WHAT IS EXPECTED — Every line below that holds the word "right" must be listed.

::::

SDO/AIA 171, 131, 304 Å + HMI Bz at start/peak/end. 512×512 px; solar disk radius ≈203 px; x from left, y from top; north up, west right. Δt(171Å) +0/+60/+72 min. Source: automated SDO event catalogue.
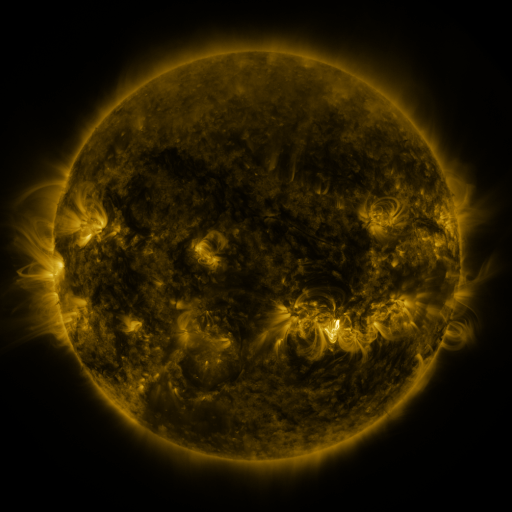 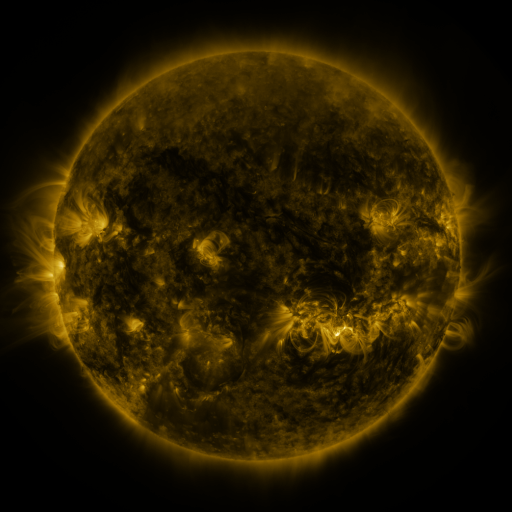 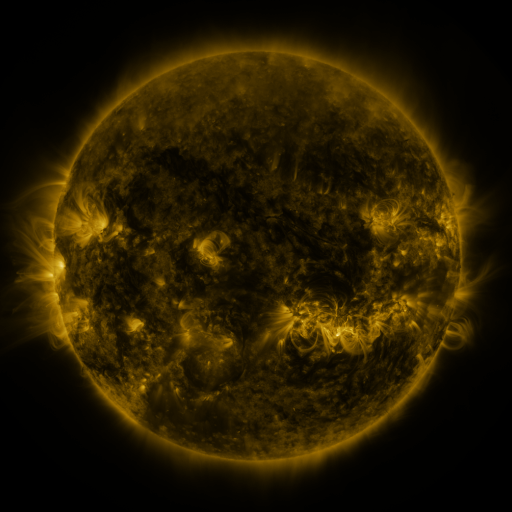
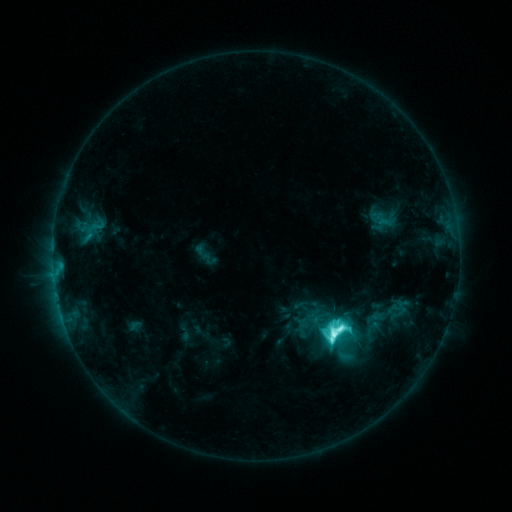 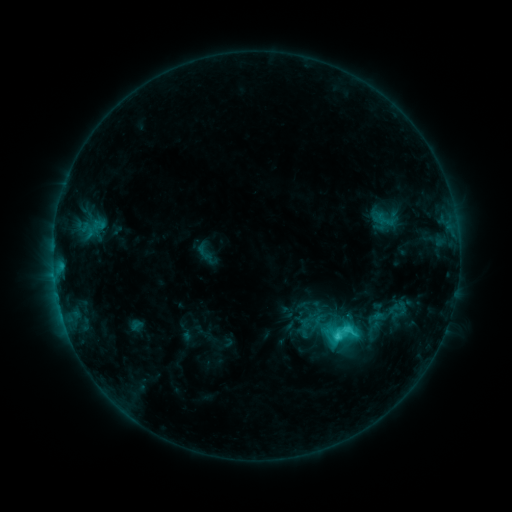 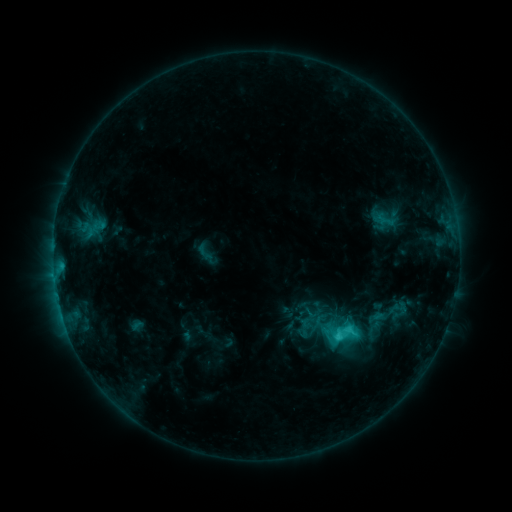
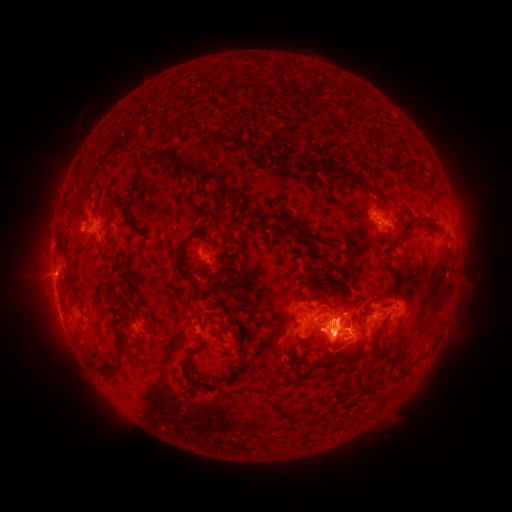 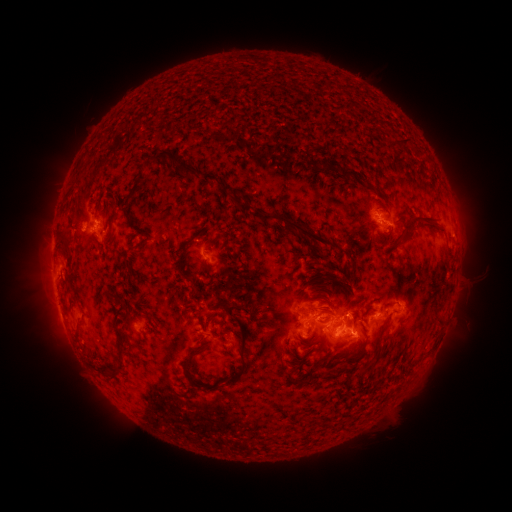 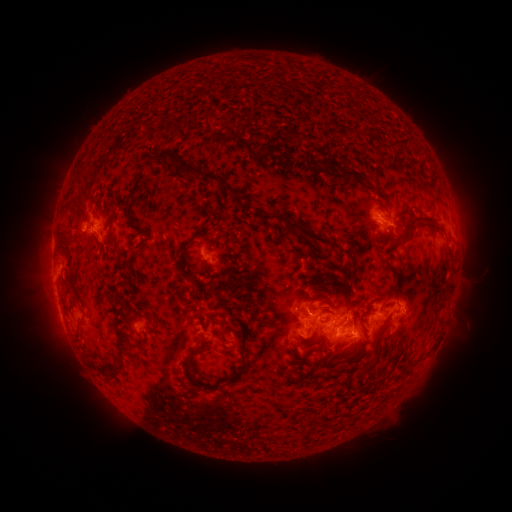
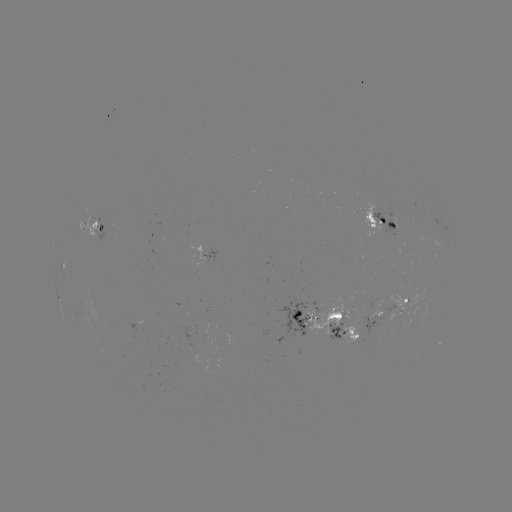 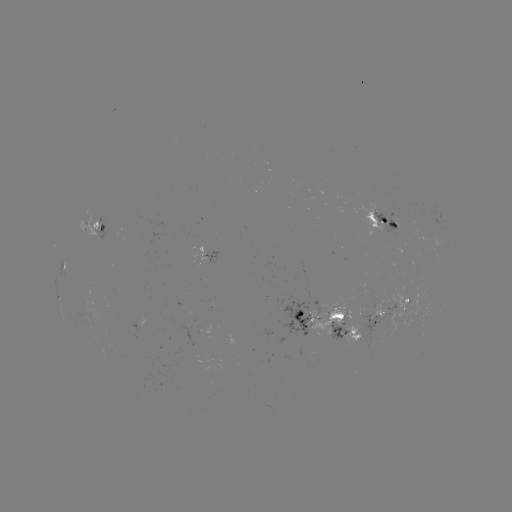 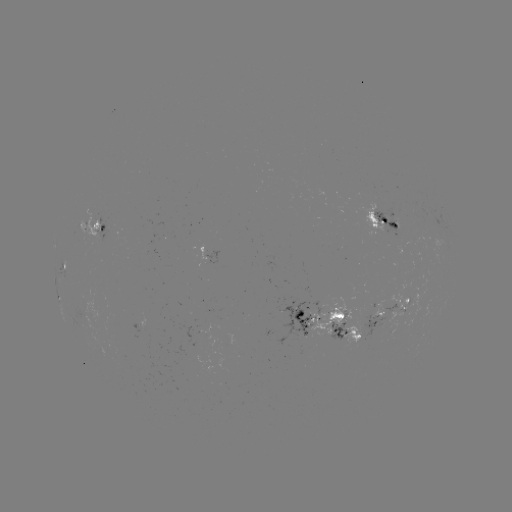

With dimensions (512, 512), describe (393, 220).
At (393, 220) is emerging-flux region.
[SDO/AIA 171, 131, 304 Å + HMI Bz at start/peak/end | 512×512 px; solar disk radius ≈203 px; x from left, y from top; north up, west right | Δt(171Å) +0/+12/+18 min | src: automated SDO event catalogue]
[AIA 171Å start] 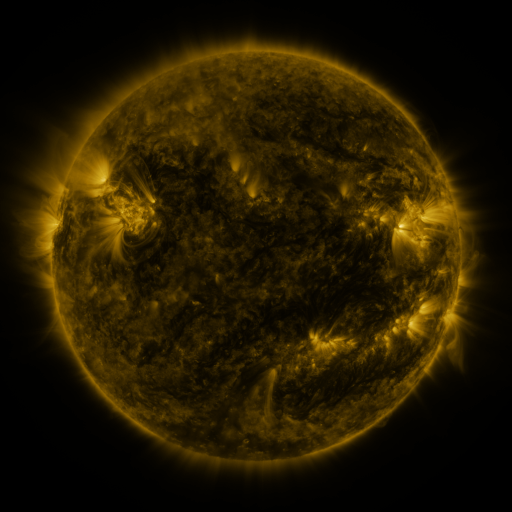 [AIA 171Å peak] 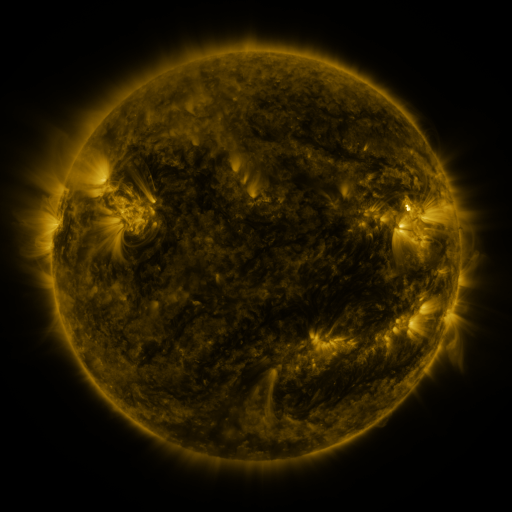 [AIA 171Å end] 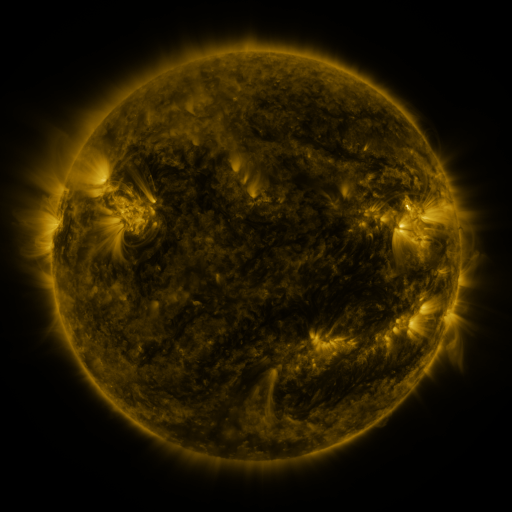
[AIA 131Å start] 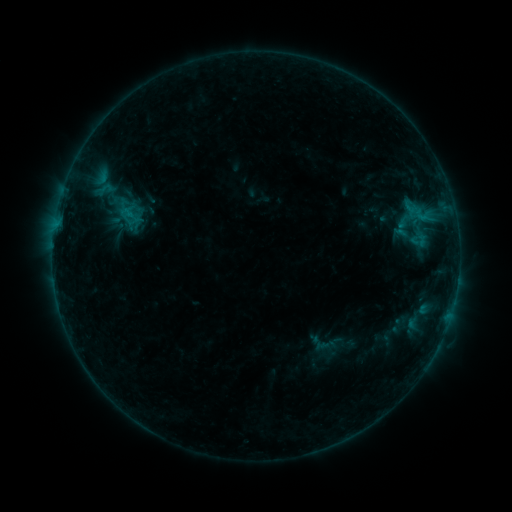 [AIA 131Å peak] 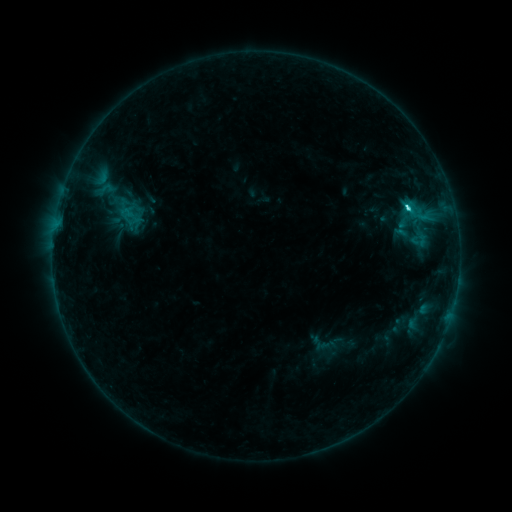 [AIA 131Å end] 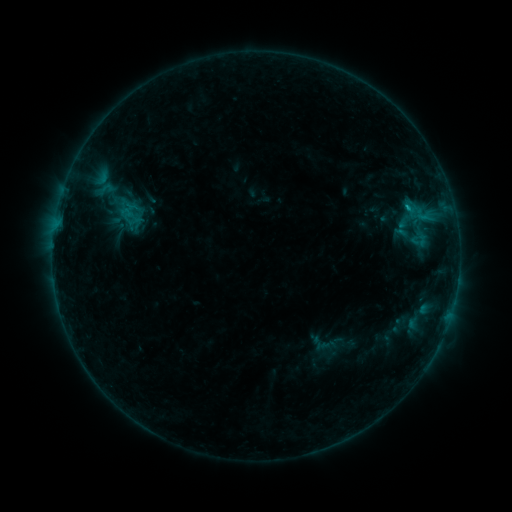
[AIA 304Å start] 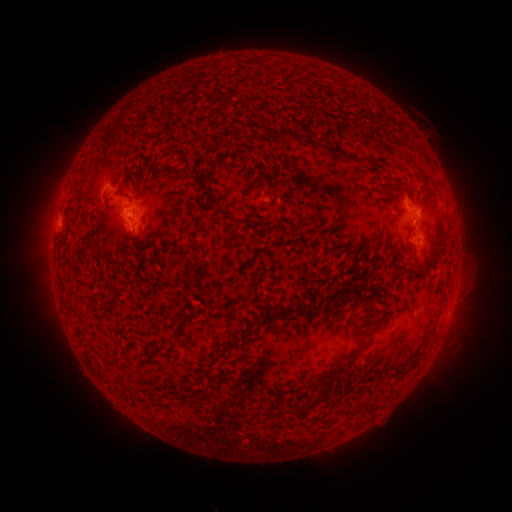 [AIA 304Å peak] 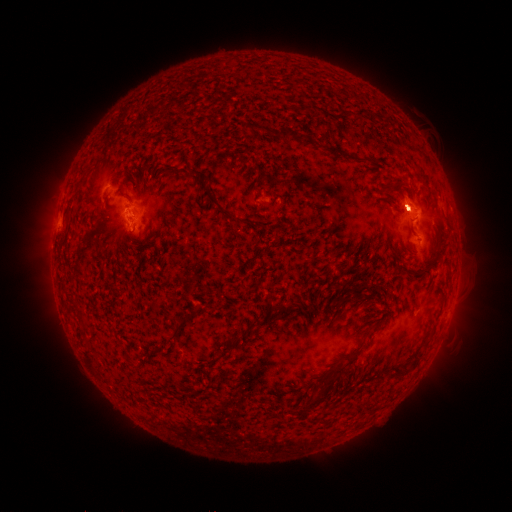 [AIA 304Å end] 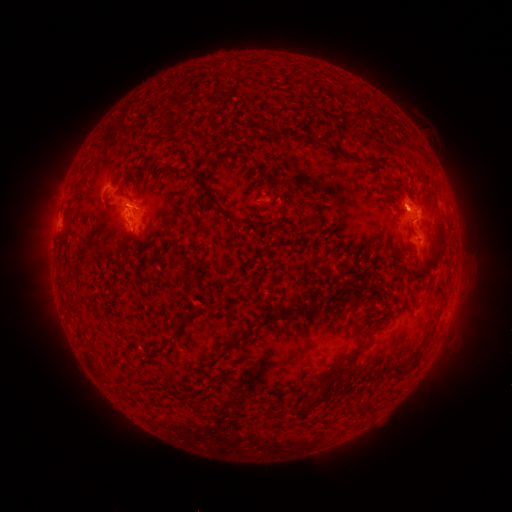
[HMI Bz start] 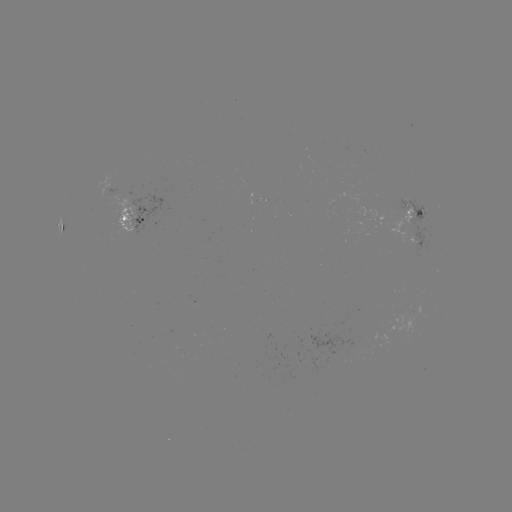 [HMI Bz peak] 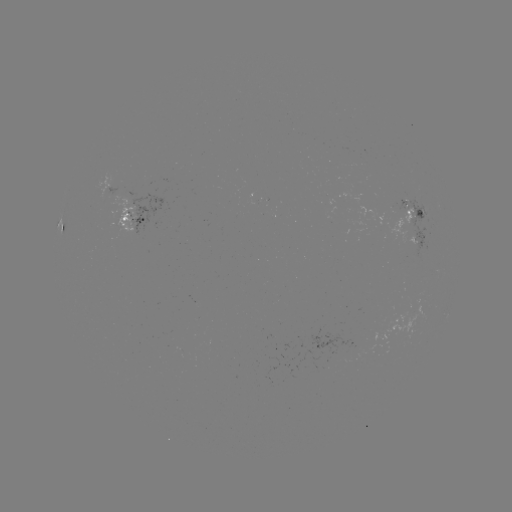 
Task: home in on C2.6 flare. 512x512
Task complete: (407, 211).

::::

SOLVED EXERCISE —
SDO/AIA 171, 131, 304 Å + HMI Bz at start/peak/end. 512×512 px; solar disk radius ≈203 px; x from left, y from top; north up, west right. Δt(171Å) +0/+60/+72 min. Source: automated SDO event catalogue.
[SDO/AIA 171, 131, 304 Å + HMI Bz at start/peak/end | 512×512 px; solar disk radius ≈203 px; x from left, y from top; north up, west right | Δt(171Å) +0/+12/+18 min | src: automated SDO event catalogue]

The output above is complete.